Dataset entries:
[Start of section]
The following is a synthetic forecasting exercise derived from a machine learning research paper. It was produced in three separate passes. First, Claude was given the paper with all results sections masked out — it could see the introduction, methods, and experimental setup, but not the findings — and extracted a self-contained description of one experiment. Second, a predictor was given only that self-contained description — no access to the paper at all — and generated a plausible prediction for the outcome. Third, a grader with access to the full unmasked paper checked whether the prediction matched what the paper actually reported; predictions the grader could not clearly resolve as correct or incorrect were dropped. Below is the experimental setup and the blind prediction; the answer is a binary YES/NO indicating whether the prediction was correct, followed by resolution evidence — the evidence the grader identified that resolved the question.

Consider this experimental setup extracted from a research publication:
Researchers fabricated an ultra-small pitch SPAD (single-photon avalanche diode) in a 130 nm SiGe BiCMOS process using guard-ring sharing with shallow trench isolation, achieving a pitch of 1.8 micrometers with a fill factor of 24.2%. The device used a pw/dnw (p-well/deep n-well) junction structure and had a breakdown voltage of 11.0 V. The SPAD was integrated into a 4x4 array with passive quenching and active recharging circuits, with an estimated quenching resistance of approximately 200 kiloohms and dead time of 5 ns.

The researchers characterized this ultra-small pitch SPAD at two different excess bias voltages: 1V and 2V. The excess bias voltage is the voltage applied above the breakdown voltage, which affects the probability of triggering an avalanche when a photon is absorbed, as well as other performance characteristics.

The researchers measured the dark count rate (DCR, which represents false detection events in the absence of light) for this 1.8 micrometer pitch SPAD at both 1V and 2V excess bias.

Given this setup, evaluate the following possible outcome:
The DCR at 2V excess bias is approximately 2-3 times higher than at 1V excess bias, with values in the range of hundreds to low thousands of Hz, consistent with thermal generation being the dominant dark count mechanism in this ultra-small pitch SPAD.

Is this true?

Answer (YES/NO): NO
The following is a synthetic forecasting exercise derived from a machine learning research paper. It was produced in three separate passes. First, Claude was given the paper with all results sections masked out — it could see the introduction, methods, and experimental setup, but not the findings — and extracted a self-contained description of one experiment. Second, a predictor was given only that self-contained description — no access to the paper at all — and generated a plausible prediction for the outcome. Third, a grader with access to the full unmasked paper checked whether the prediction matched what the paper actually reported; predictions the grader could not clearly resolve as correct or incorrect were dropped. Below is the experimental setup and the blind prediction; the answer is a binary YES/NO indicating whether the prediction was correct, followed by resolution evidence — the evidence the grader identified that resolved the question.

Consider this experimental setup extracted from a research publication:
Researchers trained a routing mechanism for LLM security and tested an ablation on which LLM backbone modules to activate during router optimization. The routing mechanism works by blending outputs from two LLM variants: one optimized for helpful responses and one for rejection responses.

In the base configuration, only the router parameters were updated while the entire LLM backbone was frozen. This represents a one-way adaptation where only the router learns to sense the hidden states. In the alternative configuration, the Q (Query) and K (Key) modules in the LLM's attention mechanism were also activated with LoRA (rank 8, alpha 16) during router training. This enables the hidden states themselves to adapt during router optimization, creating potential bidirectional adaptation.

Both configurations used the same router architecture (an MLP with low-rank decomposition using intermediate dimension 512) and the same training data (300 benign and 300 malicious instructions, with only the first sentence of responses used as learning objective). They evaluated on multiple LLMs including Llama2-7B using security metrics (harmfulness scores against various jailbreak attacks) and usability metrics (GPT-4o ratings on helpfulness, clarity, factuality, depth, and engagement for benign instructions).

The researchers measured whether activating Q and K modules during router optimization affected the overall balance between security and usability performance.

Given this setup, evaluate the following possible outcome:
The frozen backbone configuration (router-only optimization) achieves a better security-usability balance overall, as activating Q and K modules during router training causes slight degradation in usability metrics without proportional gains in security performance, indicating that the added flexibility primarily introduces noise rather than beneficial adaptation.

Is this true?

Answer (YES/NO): NO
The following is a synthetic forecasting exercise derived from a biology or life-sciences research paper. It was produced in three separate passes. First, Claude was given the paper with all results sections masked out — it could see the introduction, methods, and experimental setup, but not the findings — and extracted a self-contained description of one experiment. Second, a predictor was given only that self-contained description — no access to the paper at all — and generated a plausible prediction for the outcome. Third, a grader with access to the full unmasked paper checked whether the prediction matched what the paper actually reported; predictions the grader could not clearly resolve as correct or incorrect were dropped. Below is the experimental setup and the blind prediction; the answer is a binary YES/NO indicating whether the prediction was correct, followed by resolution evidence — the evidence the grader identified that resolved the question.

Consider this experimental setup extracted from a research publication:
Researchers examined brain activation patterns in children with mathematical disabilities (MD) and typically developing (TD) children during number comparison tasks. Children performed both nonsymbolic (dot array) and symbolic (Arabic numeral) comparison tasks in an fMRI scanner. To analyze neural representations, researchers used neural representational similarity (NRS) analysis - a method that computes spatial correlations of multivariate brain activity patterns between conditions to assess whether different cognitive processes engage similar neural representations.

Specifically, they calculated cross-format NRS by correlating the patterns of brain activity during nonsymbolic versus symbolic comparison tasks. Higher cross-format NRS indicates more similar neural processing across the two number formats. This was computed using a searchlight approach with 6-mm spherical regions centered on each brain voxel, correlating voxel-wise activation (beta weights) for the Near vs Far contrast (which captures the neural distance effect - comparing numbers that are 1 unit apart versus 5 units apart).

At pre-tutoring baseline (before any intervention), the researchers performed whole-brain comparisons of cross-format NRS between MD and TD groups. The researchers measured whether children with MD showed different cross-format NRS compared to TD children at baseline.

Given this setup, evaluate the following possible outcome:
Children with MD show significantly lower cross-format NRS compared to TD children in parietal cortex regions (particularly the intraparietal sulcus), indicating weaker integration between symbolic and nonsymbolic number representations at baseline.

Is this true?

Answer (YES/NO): YES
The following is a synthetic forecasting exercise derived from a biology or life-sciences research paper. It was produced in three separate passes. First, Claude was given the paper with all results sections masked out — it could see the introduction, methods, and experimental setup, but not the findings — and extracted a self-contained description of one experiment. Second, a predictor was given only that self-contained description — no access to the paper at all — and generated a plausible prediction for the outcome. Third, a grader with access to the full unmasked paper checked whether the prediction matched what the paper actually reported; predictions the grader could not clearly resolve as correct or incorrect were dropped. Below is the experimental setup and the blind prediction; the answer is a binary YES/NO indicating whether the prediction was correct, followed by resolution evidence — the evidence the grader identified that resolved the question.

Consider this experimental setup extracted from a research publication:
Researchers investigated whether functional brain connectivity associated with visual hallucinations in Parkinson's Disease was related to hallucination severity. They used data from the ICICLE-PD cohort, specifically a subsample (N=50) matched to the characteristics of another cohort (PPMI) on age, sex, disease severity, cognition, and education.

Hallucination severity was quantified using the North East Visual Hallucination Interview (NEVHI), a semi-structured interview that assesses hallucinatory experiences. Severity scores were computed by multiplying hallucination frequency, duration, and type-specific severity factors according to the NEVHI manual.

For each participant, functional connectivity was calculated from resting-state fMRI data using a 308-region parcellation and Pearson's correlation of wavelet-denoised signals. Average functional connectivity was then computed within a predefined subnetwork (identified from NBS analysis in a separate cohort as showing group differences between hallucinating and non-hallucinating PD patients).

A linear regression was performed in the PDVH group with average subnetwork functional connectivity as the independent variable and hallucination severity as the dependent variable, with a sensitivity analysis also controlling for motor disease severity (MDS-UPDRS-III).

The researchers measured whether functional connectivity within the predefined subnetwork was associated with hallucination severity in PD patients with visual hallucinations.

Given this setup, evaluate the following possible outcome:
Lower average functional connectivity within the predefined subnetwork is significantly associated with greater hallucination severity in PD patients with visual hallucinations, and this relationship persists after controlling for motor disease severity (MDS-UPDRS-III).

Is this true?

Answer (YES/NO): YES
[End of section]
_EXERCISE PROMPT_
Would you please give the data above again, exactly as it appears?

_YOUR RESPONSE_
The following is a synthetic forecasting exercise derived from a machine learning research paper. It was produced in three separate passes. First, Claude was given the paper with all results sections masked out — it could see the introduction, methods, and experimental setup, but not the findings — and extracted a self-contained description of one experiment. Second, a predictor was given only that self-contained description — no access to the paper at all — and generated a plausible prediction for the outcome. Third, a grader with access to the full unmasked paper checked whether the prediction matched what the paper actually reported; predictions the grader could not clearly resolve as correct or incorrect were dropped. Below is the experimental setup and the blind prediction; the answer is a binary YES/NO indicating whether the prediction was correct, followed by resolution evidence — the evidence the grader identified that resolved the question.

Consider this experimental setup extracted from a research publication:
Researchers fabricated an ultra-small pitch SPAD (single-photon avalanche diode) in a 130 nm SiGe BiCMOS process using guard-ring sharing with shallow trench isolation, achieving a pitch of 1.8 micrometers with a fill factor of 24.2%. The device used a pw/dnw (p-well/deep n-well) junction structure and had a breakdown voltage of 11.0 V. The SPAD was integrated into a 4x4 array with passive quenching and active recharging circuits, with an estimated quenching resistance of approximately 200 kiloohms and dead time of 5 ns.

The researchers characterized this ultra-small pitch SPAD at two different excess bias voltages: 1V and 2V. The excess bias voltage is the voltage applied above the breakdown voltage, which affects the probability of triggering an avalanche when a photon is absorbed, as well as other performance characteristics.

The researchers measured the dark count rate (DCR, which represents false detection events in the absence of light) for this 1.8 micrometer pitch SPAD at both 1V and 2V excess bias.

Given this setup, evaluate the following possible outcome:
The DCR at 2V excess bias is approximately 2-3 times higher than at 1V excess bias, with values in the range of hundreds to low thousands of Hz, consistent with thermal generation being the dominant dark count mechanism in this ultra-small pitch SPAD.

Is this true?

Answer (YES/NO): NO
The following is a synthetic forecasting exercise derived from a machine learning research paper. It was produced in three separate passes. First, Claude was given the paper with all results sections masked out — it could see the introduction, methods, and experimental setup, but not the findings — and extracted a self-contained description of one experiment. Second, a predictor was given only that self-contained description — no access to the paper at all — and generated a plausible prediction for the outcome. Third, a grader with access to the full unmasked paper checked whether the prediction matched what the paper actually reported; predictions the grader could not clearly resolve as correct or incorrect were dropped. Below is the experimental setup and the blind prediction; the answer is a binary YES/NO indicating whether the prediction was correct, followed by resolution evidence — the evidence the grader identified that resolved the question.

Consider this experimental setup extracted from a research publication:
Researchers trained a routing mechanism for LLM security and tested an ablation on which LLM backbone modules to activate during router optimization. The routing mechanism works by blending outputs from two LLM variants: one optimized for helpful responses and one for rejection responses.

In the base configuration, only the router parameters were updated while the entire LLM backbone was frozen. This represents a one-way adaptation where only the router learns to sense the hidden states. In the alternative configuration, the Q (Query) and K (Key) modules in the LLM's attention mechanism were also activated with LoRA (rank 8, alpha 16) during router training. This enables the hidden states themselves to adapt during router optimization, creating potential bidirectional adaptation.

Both configurations used the same router architecture (an MLP with low-rank decomposition using intermediate dimension 512) and the same training data (300 benign and 300 malicious instructions, with only the first sentence of responses used as learning objective). They evaluated on multiple LLMs including Llama2-7B using security metrics (harmfulness scores against various jailbreak attacks) and usability metrics (GPT-4o ratings on helpfulness, clarity, factuality, depth, and engagement for benign instructions).

The researchers measured whether activating Q and K modules during router optimization affected the overall balance between security and usability performance.

Given this setup, evaluate the following possible outcome:
The frozen backbone configuration (router-only optimization) achieves a better security-usability balance overall, as activating Q and K modules during router training causes slight degradation in usability metrics without proportional gains in security performance, indicating that the added flexibility primarily introduces noise rather than beneficial adaptation.

Is this true?

Answer (YES/NO): NO
The following is a synthetic forecasting exercise derived from a biology or life-sciences research paper. It was produced in three separate passes. First, Claude was given the paper with all results sections masked out — it could see the introduction, methods, and experimental setup, but not the findings — and extracted a self-contained description of one experiment. Second, a predictor was given only that self-contained description — no access to the paper at all — and generated a plausible prediction for the outcome. Third, a grader with access to the full unmasked paper checked whether the prediction matched what the paper actually reported; predictions the grader could not clearly resolve as correct or incorrect were dropped. Below is the experimental setup and the blind prediction; the answer is a binary YES/NO indicating whether the prediction was correct, followed by resolution evidence — the evidence the grader identified that resolved the question.

Consider this experimental setup extracted from a research publication:
Researchers examined brain activation patterns in children with mathematical disabilities (MD) and typically developing (TD) children during number comparison tasks. Children performed both nonsymbolic (dot array) and symbolic (Arabic numeral) comparison tasks in an fMRI scanner. To analyze neural representations, researchers used neural representational similarity (NRS) analysis - a method that computes spatial correlations of multivariate brain activity patterns between conditions to assess whether different cognitive processes engage similar neural representations.

Specifically, they calculated cross-format NRS by correlating the patterns of brain activity during nonsymbolic versus symbolic comparison tasks. Higher cross-format NRS indicates more similar neural processing across the two number formats. This was computed using a searchlight approach with 6-mm spherical regions centered on each brain voxel, correlating voxel-wise activation (beta weights) for the Near vs Far contrast (which captures the neural distance effect - comparing numbers that are 1 unit apart versus 5 units apart).

At pre-tutoring baseline (before any intervention), the researchers performed whole-brain comparisons of cross-format NRS between MD and TD groups. The researchers measured whether children with MD showed different cross-format NRS compared to TD children at baseline.

Given this setup, evaluate the following possible outcome:
Children with MD show significantly lower cross-format NRS compared to TD children in parietal cortex regions (particularly the intraparietal sulcus), indicating weaker integration between symbolic and nonsymbolic number representations at baseline.

Is this true?

Answer (YES/NO): YES
The following is a synthetic forecasting exercise derived from a biology or life-sciences research paper. It was produced in three separate passes. First, Claude was given the paper with all results sections masked out — it could see the introduction, methods, and experimental setup, but not the findings — and extracted a self-contained description of one experiment. Second, a predictor was given only that self-contained description — no access to the paper at all — and generated a plausible prediction for the outcome. Third, a grader with access to the full unmasked paper checked whether the prediction matched what the paper actually reported; predictions the grader could not clearly resolve as correct or incorrect were dropped. Below is the experimental setup and the blind prediction; the answer is a binary YES/NO indicating whether the prediction was correct, followed by resolution evidence — the evidence the grader identified that resolved the question.

Consider this experimental setup extracted from a research publication:
Researchers investigated whether functional brain connectivity associated with visual hallucinations in Parkinson's Disease was related to hallucination severity. They used data from the ICICLE-PD cohort, specifically a subsample (N=50) matched to the characteristics of another cohort (PPMI) on age, sex, disease severity, cognition, and education.

Hallucination severity was quantified using the North East Visual Hallucination Interview (NEVHI), a semi-structured interview that assesses hallucinatory experiences. Severity scores were computed by multiplying hallucination frequency, duration, and type-specific severity factors according to the NEVHI manual.

For each participant, functional connectivity was calculated from resting-state fMRI data using a 308-region parcellation and Pearson's correlation of wavelet-denoised signals. Average functional connectivity was then computed within a predefined subnetwork (identified from NBS analysis in a separate cohort as showing group differences between hallucinating and non-hallucinating PD patients).

A linear regression was performed in the PDVH group with average subnetwork functional connectivity as the independent variable and hallucination severity as the dependent variable, with a sensitivity analysis also controlling for motor disease severity (MDS-UPDRS-III).

The researchers measured whether functional connectivity within the predefined subnetwork was associated with hallucination severity in PD patients with visual hallucinations.

Given this setup, evaluate the following possible outcome:
Lower average functional connectivity within the predefined subnetwork is significantly associated with greater hallucination severity in PD patients with visual hallucinations, and this relationship persists after controlling for motor disease severity (MDS-UPDRS-III).

Is this true?

Answer (YES/NO): YES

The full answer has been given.